Instructions to follow:
For the records below, print the lines from the line with "8.第八，必须促进非公有制经" through the line with "2.在省部级主要领导干部推动金融高质量发展专题研讨班开班式上的讲话" exactly as written; include both end lines and exclude the rest.

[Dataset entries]
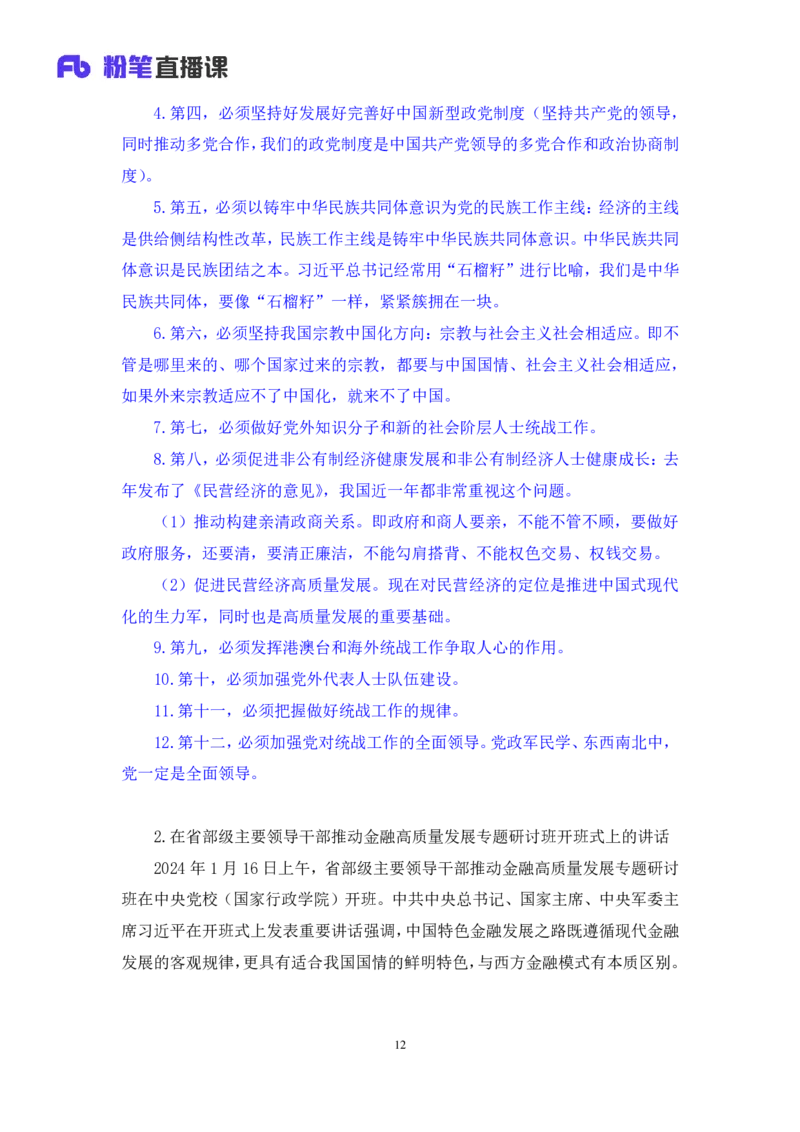 Fb 粉笔直播课

4.第四，必须坚持好发展好完善好中国新型政党制度（坚持共产党的领导，同时推动多党合作，我们的政党制度是中国共产党领导的多党合作和政治协商制度）。

5.第五，必须以铸牢中华民族共同体意识为党的民族工作主线：经济的主线是供给侧结构性改革，民族工作主线是铸牢中华民族共同体意识。中华民族共同体意识是民族团结之本。习近平总书记经常用“石榴籽”进行比喻，我们是中华民族共同体，要像“石榴籽”一样，紧紧簇拥在一块。

6.第六，必须坚持我国宗教中国化方向：宗教与社会主义社会相适应。即不管是哪里来的、哪个国家过来的宗教，都要与中国国情、社会主义社会相适应，如果外来宗教适应不了中国化，就来不了中国。

7.第七，必须做好党外知识分子和新的社会阶层人士统战工作。

8.第八，必须促进非公有制经济健康发展和非公有制经济人士健康成长：去年发布了《民营经济的意见》，我国近一年都非常重视这个问题。

（1）推动构建亲清政商关系。即政府和商人要亲，不能不管不顾，要做好政府服务，还要清，要清正廉洁，不能勾肩搭背、不能权色交易、权钱交易。

（2）促进民营经济高质量发展。现在对民营经济的定位是推进中国式现代化的生力军，同时也是高质量发展的重要基础。

9.第九，必须发挥港澳台和海外统战工作争取人心的作用。

10.第十，必须加强党外代表人士队伍建设。

11.第十一，必须把握做好统战工作的规律。

12.第十二，必须加强党对统战工作的全面领导。党政军民学、东西南北中，党一定是全面领导。

2.在省部级主要领导干部推动金融高质量发展专题研讨班开班式上的讲话

2024 年 1 月 16 日上午，省部级主要领导干部推动金融高质量发展专题研讨班在中央党校（国家行政学院）开班。中共中央总书记、国家主席、中央军委主席习近平在开班式上发表重要讲话强调，中国特色金融发展之路既遵循现代金融发展的客观规律，更具有适合我国国情的鲜明特色，与西方金融模式有本质区别。

12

Answer box:
8.第八，必须促进非公有制经济健康发展和非公有制经济人士健康成长：去年发布了《民营经济的意见》，我国近一年都非常重视这个问题。

（1）推动构建亲清政商关系。即政府和商人要亲，不能不管不顾，要做好政府服务，还要清，要清正廉洁，不能勾肩搭背、不能权色交易、权钱交易。

（2）促进民营经济高质量发展。现在对民营经济的定位是推进中国式现代化的生力军，同时也是高质量发展的重要基础。

9.第九，必须发挥港澳台和海外统战工作争取人心的作用。

10.第十，必须加强党外代表人士队伍建设。

11.第十一，必须把握做好统战工作的规律。

12.第十二，必须加强党对统战工作的全面领导。党政军民学、东西南北中，党一定是全面领导。

2.在省部级主要领导干部推动金融高质量发展专题研讨班开班式上的讲话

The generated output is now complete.